Your assignment | The answer is a stretch of the material below, returned exactly: the line containing "Sınırda 200 cennet papağanı yakalandı", the line containing "Cuatro razones para", and all lines between.

Information provided |
..............................

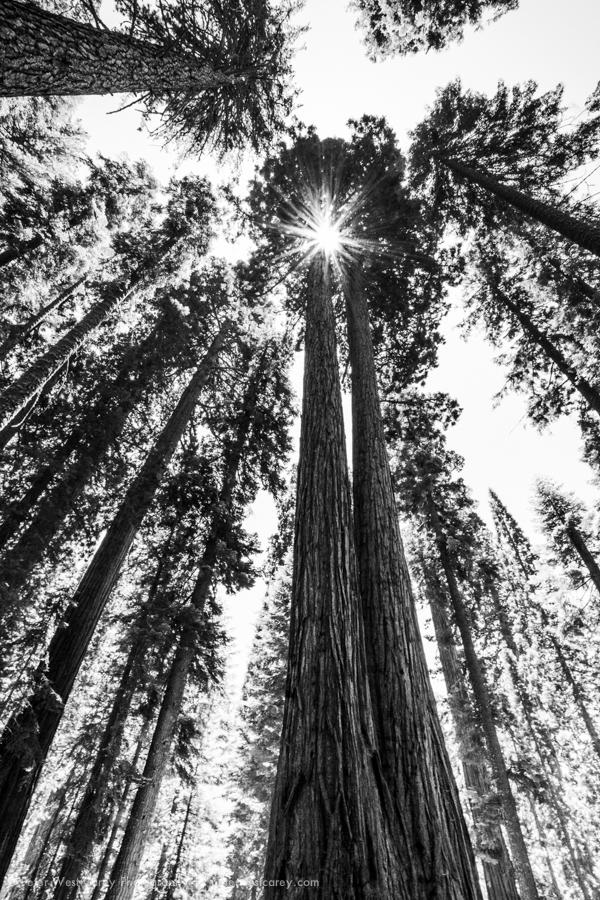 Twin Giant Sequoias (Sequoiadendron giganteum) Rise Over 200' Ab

..............................

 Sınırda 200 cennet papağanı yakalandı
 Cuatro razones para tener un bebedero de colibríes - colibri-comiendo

..............................

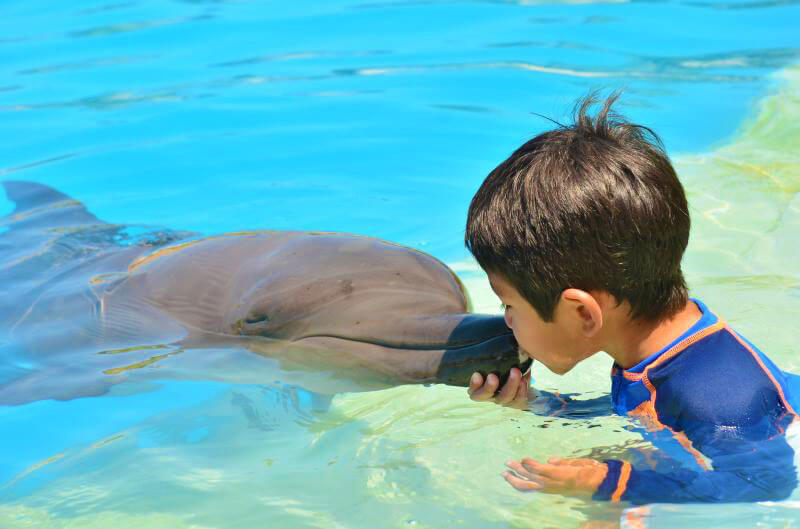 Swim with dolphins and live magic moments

..............................

Result of the exercise |
 Sınırda 200 cennet papağanı yakalandı
 Cuatro razones para tener un bebedero de colibríes - colibri-comiendo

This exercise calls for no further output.